CONSIGNES:
#1 Résumez en quelques phrases ou sous forme de liste le paragraphe du texte sur les dialectes et la langue des maîtres qui commence par « Evidemment, le premier pas », en gardant ses idées principales.
#2 Mettez à jour la liste, s'il vous plaît, depuis la ligne contenant « What is the distance that » jusqu'à la fin de la liste, ces deux limites comprises : remplacez partout « side panel » par « side plate » sans rien changer d'autre, et ne redonnez que ces lignes.

TEXTE À LIRE:
------------------------------------

Evidemment, le premier pas, pour s’affranchir de cette situation de sujétion culturelle est de considérer que le « dialecte », comme le « patois » est une langue à part entière, c’est le pas qui coûte le plus, et trop souvent, il vient trop tard, lorsque déjà les locuteurs ont abandonné leur langue première, pour chercher une émancipation sociale et culturelle dans la langue des maîtres ; émancipation aliénante qui consiste à nier ce que l’on est et d’où l’on vient pour chercher à se réaliser en se conformant au modèle imposé. Conserver sa langue, ou ses langues et, tout autant, récuser en la matière les échelles de valeur et les hiérarchies imposées par la langue maîtresse (l’italien, le français, l’anglais), c’est refuser ce marché de dupes, vouloir être acteur, nécessairement politique, citoyen en ce sens, d’une exigence d’égalité indissociablement culturelle et sociale. Qui a jamais démontré d’ailleurs que pour être égaux, il fallait parler la même langue ? C’est bien plutôt la contrainte d’une langue unique qui produit les inégalités en transformant une richesse (le bi- ou plurilinguisme) en déficit. Mais ça, c’est un autre sujet.

------------------------------------

DONNÉES DE L'EXERCICE:
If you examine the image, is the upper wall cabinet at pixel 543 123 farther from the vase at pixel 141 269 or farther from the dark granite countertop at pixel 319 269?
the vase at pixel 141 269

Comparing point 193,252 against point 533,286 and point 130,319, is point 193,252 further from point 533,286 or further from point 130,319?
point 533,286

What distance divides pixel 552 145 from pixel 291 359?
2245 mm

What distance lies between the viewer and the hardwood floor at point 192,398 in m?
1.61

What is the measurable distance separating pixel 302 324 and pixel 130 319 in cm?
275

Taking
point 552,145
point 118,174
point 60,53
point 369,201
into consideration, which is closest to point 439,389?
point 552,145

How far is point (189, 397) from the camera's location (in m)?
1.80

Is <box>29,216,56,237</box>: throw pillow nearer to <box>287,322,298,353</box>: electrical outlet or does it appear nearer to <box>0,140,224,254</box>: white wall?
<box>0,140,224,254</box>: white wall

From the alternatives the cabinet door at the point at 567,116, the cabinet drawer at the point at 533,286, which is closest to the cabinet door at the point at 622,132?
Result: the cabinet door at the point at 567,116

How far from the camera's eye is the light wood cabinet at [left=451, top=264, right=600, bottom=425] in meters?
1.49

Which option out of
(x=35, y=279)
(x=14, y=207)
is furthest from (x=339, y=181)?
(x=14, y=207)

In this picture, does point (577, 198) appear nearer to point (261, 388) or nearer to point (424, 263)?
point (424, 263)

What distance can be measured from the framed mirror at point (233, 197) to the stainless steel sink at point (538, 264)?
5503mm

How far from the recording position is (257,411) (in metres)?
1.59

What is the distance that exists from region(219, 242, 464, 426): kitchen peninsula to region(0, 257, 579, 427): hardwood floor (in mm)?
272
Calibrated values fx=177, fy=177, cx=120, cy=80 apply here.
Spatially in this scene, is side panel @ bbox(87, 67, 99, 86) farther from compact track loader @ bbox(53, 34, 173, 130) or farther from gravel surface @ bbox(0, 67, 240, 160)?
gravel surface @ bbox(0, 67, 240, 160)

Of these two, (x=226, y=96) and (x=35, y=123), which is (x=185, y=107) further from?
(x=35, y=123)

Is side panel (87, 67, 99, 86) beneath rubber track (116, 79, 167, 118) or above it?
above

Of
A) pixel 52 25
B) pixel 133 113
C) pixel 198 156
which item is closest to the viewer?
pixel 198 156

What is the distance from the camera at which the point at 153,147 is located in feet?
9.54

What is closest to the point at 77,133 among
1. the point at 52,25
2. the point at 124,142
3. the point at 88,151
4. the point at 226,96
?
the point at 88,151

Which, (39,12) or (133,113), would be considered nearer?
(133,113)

------------------------------------

CORRIGÉS COMPLETS:
#1
- Le premier pas, le plus difficile, consiste à reconnaître que le « dialecte » ou le « patois » est une langue à part entière.
- Ce pas arrive souvent trop tard : les locuteurs ont déjà abandonné leur langue première pour chercher une émancipation sociale et culturelle dans la langue des maîtres.
- Cette émancipation est aliénante, car elle oblige à nier ce que l'on est et d'où l'on vient pour se conformer au modèle imposé.
- Garder sa ou ses langues et rejeter les hiérarchies imposées par la langue dominante (italien, français, anglais), c'est refuser ce marché de dupes.
- C'est aussi agir en citoyen, de façon nécessairement politique, pour une égalité à la fois culturelle et sociale.
- Rien ne prouve qu'il faille parler la même langue pour être égaux.
- C'est plutôt l'obligation d'une langue unique qui crée les inégalités, car elle fait du bi- ou plurilinguisme un déficit au lieu d'une richesse.

#2
What is the distance that exists from region(219, 242, 464, 426): kitchen peninsula to region(0, 257, 579, 427): hardwood floor (in mm)?
272
Calibrated values fx=177, fy=177, cx=120, cy=80 apply here.
Spatially in this scene, is side plate @ bbox(87, 67, 99, 86) farther from compact track loader @ bbox(53, 34, 173, 130) or farther from gravel surface @ bbox(0, 67, 240, 160)?
gravel surface @ bbox(0, 67, 240, 160)

Of these two, (x=226, y=96) and (x=35, y=123), which is (x=185, y=107) further from?
(x=35, y=123)

Is side plate (87, 67, 99, 86) beneath rubber track (116, 79, 167, 118) or above it?
above

Of
A) pixel 52 25
B) pixel 133 113
C) pixel 198 156
which item is closest to the viewer?
pixel 198 156

What is the distance from the camera at which the point at 153,147 is located in feet?
9.54

What is closest to the point at 77,133 among
1. the point at 52,25
2. the point at 124,142
3. the point at 88,151
4. the point at 226,96
?
the point at 88,151

Which, (39,12) or (133,113), would be considered nearer?
(133,113)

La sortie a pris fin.